I've taken care of most of the redundant multiplications and register accesses that I could find.

But now, I'm trying to comment out some of the redundant commands in the cpu hash asm files and need a hand:

LAB_NEXT_NONCE:

mov rcx, 256 ; 256 - rcx is # of SHA-2 rounds

; mov rax, 64 ; 64 - rax is where we expand to

LAB_SHA:

push rcx

lea rcx, qword [data+(1024)] ; + 1024

lea r11, qword [data+(256)] ; + 256

I'm wanting to get rid of that redundant rcx move since it unnecessarily represents a constant for a total of three instructions. I know it's not much of anything, but it's a start at weeding out redundant code.

Also, is it just me or do I see rax being set to 0 and then being multiplied by 4 before added to data? And then being multiplied by 4 for no apparent reason?
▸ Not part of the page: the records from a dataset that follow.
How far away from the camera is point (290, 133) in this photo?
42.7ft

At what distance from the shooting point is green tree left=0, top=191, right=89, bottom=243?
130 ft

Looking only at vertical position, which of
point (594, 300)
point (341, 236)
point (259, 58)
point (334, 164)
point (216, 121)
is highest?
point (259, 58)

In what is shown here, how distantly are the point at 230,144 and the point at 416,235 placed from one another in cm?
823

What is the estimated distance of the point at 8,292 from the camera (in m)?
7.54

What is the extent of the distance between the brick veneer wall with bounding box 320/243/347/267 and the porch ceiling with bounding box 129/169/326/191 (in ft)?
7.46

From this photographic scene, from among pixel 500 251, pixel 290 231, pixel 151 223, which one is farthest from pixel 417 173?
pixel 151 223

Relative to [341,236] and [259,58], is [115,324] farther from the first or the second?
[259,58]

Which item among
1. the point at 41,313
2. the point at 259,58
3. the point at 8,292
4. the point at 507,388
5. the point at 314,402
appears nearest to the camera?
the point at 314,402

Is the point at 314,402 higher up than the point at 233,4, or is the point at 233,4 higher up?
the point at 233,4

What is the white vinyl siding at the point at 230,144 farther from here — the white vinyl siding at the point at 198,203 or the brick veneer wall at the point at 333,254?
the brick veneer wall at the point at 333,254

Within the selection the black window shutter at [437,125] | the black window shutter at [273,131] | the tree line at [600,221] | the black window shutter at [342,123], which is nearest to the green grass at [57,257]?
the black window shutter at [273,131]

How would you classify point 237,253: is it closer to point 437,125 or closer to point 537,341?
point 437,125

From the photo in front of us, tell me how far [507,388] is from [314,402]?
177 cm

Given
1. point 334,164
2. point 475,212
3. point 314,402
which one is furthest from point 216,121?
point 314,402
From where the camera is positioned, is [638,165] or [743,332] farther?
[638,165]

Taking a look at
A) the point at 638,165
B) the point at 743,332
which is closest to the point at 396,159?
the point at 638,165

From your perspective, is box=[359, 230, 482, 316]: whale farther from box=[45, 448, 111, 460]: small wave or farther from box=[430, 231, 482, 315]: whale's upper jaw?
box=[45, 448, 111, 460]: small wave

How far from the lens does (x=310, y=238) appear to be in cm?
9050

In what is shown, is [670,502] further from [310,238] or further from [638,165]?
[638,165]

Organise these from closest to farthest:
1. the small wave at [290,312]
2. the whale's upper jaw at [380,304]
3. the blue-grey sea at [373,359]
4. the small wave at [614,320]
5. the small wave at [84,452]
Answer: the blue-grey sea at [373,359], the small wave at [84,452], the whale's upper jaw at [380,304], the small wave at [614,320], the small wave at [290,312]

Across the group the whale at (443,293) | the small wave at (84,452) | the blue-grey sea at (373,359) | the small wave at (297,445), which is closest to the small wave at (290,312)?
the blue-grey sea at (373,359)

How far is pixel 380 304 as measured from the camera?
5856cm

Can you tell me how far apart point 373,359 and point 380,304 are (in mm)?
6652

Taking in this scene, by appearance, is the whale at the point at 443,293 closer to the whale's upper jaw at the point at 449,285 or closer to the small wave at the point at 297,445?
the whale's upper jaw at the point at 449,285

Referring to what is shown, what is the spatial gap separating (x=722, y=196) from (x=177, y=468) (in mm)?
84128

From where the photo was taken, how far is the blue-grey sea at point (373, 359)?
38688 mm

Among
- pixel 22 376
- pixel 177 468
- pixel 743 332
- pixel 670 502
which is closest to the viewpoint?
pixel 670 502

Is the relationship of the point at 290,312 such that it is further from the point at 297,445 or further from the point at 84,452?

Edit: I figured out it's part of the macro I overlooked. Haven't slept yet; probably should.

%endrep

add r11, LAB_CALC_UNROLL*LAB_CALC_PARA*16

cmp r11, rcx

jb LAB_CALC

pop rcx

mov rax, 0

; Load the init values of the message into the hash.

movntdqa xmm7, [init]

pshufd xmm5, xmm7, 0x55 ; xmm5 == b

pshufd xmm4, xmm7, 0xAA ; xmm4 == c

pshufd xmm3, xmm7, 0xFF ; xmm3 == d

pshufd xmm7, xmm7, 0 ; xmm7 == a

movntdqa xmm0, [init+16]

pshufd xmm8, xmm0, 0x55 ; xmm8 == f

pshufd xmm9, xmm0, 0xAA ; xmm9 == g

pshufd xmm10, xmm0, 0xFF ; xmm10 == h

pshufd xmm0, xmm0, 0 ; xmm0 == e

LAB_LOOP:

;; T t1 = h + (Rotr32(e, 6) ^ Rotr32(e, 11) ^ Rotr32(e, 25)) + ((e & f) ^ AndNot(e, g)) + Expand32<T>(g_sha256_k[j]) + w[j]

%macro lab_loop_blk 0

movntdqa xmm6, [data+rax*4]

paddd xmm6, g_4sha256_k[rax*4]

add rax, 4

As a tangent, I found this and wonder if we might be able to code something from it. "There are two meet-in-the-middle preimage attacks against SHA-2 with a reduced number of rounds. The first one attacks 41-round SHA-256 out of 64 rounds with time complexity of 2253.5 and space complexity of 216, and 46-round SHA-512 out of 80 rounds with time 2511.5 and space 23. The second one attacks 42-round SHA-256 with time complexity of 2251.7 and space complexity of 212, and 42-round SHA-512 with time 2502 and space 222."

So basically, if we store some of the computed hash into a look-up table in memory as we're computing, there's a good chance that we could speed-up hashing significantly for the first 42 rounds. Is that what you've already taken advantage of as you mentioned before?